Niet alleen omdat het boek Openbaring een profetie is.
Profetieën moet je a.h.w. leren ‘lezen’, net zoals je de beeldtaal van de schilderkust moet leren begrijpen.
Dat kost tijd en inspanning.
Je moet de profetische beelden niet letterlijk nemen, zoals wel vaak gebeurd.
Dán mis je de betekenis van de profetie.
Er is nog een andere reden dat het lezen van het boek Openbaring niet eenvoudig is:
 Wij – de lezers ervan- zijn bevooroordeeld!
En als het over de toekomst gaat en daar gaat het óók over in dat boek,
dan hebben wij zo onze eigen ideeën over de toekomst.
Sommige zijn al heel oud.
Die worden van generatie op generatie doorgeven.
Sommige zijn tijdgebonden en hebben te maken met de mode in het denken.
Er zijn nu bijv. steeds meer christenen die moeite met de hel krijgen (discussie ND 26-4-2012).
Maar we hebben ook zo onze eigen ideeën van wat kan en niet-kan.
En van wat hoort en niet hoort.
Dát zit gelovigen al vanaf de eerste christenen in de weg, bij het luisteren naar hun Heer.
Het is een soort filter in ons hoofd.
Dat filter zorgt er soms voor dat sommige nieuwe gedachten, die wel beschreven worden in de Bijbel, bij ons niet binnen komen.
Wat is jullie toekomstverwachting eigenlijk?
Wéét je dat van je zelf?
En óók van wie je ze hebt? Komen ze… uit de Bijbel? …van je ouders? …via vrienden? …uit een boek?
Want als je weet wat er in je leeft,
Weet je ook wat je in de weg kan zitten bij het lezen van de Bijbel.

Wijsheid

Eigen ideeën zitten christenen al vanaf het begin in de weg, zei ik zo net.
Neem deze brief van Paulus nu eens.
We hebben er al vaker uit gelezen.
Jullie weten dat hij voor het eerst verstuurd is naar de gemeente van Korinte.
In die brief zie je ook dat eigen ideeën een grote rol spelen.
Een bepaalde opvatting over wijsheid zorgt voor sterke tegenstelling in die gemeente.
Zo sterk dat die dreigt te scheuren, eigenlijk al gescheurd is.
Laten we een klein gedeelte uit die brief lezen.

L: 1 Kor. 2, 6-16

In de paragraaf hier vlak voor onderscheid Paulus twee soorten wijsheid:
 Wijsheid van de wereld en wijsheid van God (1,20)
(‘van’ = moet je lezen als ‘afkomstig van’)
In het licht van de wijsheid van God, is de wijsheid van de wereld dwaas.
Stelt Paulus!
Niet direct in onze ogen hoor!
Je moet niet denken dat de wijsheid van God natuurlijk vanzelfsprekend is.
En dat je wel stekeblind moet zijn, dat je dit niet direct zo ziet.
Nee, in onze ogen komt de wijsheid van – laten we zeggen- onze wereldsamenleving, 
helemaal niet dwaas over.
In onze ogen zijn veel van die ideeën nuchter, reëel, intelligent, soms zelfs briljant!
Maar als Gods licht erover schijnt en je blijft kijken dan gaan onze meest heldere ideeën er langzaam maar zeker anders uitzien.
Net alsof je terugkeert in de school waar je in je kindertijd op gezeten hebt,
Wat je vroeger ‘enorm’ vond (lokaal, gangen, plein), ziet er in je volwassen ogen bent, klein en zelfs soms een beetje benauwd uit. Zo is het ook met de wijsheid van de wereld in het licht van de wijsheid van God: begrensd en benauwd.

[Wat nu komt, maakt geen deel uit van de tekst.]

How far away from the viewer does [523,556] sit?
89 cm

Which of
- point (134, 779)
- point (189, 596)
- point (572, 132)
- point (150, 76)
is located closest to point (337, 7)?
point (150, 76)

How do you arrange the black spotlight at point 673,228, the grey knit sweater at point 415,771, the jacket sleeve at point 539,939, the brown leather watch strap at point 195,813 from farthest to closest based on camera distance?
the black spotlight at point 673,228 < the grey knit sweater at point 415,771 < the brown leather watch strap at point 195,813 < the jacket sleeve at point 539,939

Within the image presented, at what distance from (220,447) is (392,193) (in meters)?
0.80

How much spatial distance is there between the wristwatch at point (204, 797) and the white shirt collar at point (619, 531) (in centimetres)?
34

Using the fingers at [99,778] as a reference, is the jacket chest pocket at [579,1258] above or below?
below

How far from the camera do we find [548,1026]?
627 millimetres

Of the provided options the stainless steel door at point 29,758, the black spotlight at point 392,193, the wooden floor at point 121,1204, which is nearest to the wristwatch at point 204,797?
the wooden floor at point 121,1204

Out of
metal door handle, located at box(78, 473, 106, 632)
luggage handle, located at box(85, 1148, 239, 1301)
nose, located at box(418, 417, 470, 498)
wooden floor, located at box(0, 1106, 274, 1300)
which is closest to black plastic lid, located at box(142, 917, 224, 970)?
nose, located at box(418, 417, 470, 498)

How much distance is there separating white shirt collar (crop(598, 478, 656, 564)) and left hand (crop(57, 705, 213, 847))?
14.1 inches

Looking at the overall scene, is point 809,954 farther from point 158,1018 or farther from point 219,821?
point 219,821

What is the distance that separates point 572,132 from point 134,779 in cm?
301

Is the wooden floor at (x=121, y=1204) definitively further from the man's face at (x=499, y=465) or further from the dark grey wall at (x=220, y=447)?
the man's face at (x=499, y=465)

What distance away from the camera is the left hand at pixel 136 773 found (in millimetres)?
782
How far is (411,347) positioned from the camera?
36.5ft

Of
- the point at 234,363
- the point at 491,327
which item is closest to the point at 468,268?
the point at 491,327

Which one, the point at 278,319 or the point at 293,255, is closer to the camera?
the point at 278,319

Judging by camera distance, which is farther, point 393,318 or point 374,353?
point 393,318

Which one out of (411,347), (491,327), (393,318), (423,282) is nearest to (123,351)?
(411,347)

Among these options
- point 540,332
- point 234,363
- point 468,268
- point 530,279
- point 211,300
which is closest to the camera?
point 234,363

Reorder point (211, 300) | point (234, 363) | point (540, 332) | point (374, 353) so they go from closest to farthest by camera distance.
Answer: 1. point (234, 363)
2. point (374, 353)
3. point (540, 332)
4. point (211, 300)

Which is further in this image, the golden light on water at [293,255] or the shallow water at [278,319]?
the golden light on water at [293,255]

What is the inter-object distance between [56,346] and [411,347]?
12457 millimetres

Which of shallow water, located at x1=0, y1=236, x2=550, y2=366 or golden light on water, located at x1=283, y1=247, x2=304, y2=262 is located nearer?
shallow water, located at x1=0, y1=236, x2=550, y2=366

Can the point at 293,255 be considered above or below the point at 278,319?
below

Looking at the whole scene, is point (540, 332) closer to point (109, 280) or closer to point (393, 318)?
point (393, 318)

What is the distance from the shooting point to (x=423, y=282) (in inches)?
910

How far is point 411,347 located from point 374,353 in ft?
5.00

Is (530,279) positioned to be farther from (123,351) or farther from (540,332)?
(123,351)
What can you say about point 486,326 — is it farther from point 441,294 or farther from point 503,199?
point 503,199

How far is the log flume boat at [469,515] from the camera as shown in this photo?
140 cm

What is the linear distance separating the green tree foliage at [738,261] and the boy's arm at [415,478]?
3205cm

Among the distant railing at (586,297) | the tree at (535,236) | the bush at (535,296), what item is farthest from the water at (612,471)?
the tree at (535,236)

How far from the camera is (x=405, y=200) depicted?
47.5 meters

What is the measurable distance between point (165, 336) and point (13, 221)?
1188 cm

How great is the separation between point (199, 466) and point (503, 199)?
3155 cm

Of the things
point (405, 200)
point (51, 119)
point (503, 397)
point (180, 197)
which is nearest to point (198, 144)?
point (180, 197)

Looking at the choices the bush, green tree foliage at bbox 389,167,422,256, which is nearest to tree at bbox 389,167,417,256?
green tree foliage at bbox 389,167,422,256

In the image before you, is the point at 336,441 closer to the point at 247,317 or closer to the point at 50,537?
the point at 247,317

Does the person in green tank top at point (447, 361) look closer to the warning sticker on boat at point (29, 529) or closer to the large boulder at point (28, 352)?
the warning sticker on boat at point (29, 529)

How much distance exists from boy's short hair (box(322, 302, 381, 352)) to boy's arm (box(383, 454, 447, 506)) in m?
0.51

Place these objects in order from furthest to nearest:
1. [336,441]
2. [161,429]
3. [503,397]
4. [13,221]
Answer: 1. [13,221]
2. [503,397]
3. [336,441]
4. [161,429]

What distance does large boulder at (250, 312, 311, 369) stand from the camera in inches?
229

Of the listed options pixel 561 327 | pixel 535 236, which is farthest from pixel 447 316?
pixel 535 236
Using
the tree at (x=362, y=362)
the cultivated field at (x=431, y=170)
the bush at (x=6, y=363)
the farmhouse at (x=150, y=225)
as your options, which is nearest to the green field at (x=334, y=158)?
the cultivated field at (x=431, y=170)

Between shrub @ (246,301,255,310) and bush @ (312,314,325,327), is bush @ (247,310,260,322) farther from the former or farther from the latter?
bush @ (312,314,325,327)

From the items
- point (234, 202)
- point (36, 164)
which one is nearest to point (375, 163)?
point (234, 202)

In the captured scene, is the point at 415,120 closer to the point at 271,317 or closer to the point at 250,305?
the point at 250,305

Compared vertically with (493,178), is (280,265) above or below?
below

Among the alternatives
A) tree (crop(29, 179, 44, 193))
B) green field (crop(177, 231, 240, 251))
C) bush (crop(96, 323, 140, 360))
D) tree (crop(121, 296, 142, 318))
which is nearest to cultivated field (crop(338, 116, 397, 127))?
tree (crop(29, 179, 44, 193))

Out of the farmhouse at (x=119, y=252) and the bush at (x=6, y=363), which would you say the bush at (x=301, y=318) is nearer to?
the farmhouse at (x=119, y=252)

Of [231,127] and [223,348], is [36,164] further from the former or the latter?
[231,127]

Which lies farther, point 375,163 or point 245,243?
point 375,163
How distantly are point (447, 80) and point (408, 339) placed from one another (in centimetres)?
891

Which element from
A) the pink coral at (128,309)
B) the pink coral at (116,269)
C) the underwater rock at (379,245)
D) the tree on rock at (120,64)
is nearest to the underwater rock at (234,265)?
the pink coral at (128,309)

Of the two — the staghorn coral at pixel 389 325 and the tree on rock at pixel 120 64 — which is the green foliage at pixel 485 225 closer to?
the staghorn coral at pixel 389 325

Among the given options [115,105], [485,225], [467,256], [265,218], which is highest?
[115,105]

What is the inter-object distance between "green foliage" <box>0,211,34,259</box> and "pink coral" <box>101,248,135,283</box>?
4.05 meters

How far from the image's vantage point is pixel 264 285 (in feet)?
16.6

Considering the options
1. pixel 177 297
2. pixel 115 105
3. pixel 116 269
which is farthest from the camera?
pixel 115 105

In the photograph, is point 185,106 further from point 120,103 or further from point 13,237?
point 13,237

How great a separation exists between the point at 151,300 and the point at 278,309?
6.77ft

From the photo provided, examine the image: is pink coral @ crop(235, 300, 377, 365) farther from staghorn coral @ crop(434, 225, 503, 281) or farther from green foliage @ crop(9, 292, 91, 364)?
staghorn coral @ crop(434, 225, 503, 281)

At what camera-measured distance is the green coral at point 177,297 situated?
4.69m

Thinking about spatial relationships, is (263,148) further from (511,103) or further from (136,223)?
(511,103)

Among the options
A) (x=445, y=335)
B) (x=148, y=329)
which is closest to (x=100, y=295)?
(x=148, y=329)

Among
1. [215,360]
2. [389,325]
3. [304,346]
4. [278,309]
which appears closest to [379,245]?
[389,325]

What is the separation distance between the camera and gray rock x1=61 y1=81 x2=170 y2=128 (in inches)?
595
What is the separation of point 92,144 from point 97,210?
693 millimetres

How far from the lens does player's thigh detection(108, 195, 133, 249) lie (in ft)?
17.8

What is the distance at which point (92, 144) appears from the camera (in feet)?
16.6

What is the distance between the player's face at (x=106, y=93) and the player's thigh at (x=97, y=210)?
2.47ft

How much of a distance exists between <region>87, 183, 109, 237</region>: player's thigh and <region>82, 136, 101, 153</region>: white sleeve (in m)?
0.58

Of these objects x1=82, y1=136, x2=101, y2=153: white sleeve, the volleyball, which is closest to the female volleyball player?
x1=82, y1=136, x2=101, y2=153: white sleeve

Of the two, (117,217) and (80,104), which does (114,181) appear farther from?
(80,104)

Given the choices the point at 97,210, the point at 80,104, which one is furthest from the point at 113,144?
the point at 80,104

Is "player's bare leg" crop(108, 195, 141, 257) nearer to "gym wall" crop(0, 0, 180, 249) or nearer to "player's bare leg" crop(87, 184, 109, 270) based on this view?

Omgekeerd ziet de wijsheid van God er ook dwaas uit in de ogen van de wereld.
Paulus noemt daar ook twee voorbeelden van (buiten de gemeente van Korinte).
De boodschap van Jezus’ kruisiging bijv. is moeilijk te accepteren in de samenleving van die tijd.
Binnen de Joodse samenleving wordt het als uiterst onbehoorlijk beleefd:
‘de Joodse Messias die een vervloekte dood sterft’. Dat kán niet.
Dus hoe durven ze, hij kan de verwachte Messias in ieder geval niet zijn!
De in het Griekse gedachtengoed geschoolde politici van die tijd,
vinden het maar een dwaze gedachte
dat een geëxecuteerde crimineel de Koning van de wereld zou zijn.
Nadat hij opgestaan zou zijn uit de dood.
Via zijn lijden komt Hij op de troon.
Tsja kom nou, maar dát kan niet (opstaan) en zo werkt het niet.
Binnen de politiek kom je op een andere manier aan de macht. 
Je hebt overredingskracht nodig, geld, en een netwerk van invloedrijke contacten en een loyaal en goed georganiseerd leger. Dan heb je macht. Via lijden?!
Ik denk dat je dit nog steeds moeilijk aan invloedrijke politici kunt uitleggen.
Want de politici van tegenwoordig regeren in principe volgens dezelfde ideeën.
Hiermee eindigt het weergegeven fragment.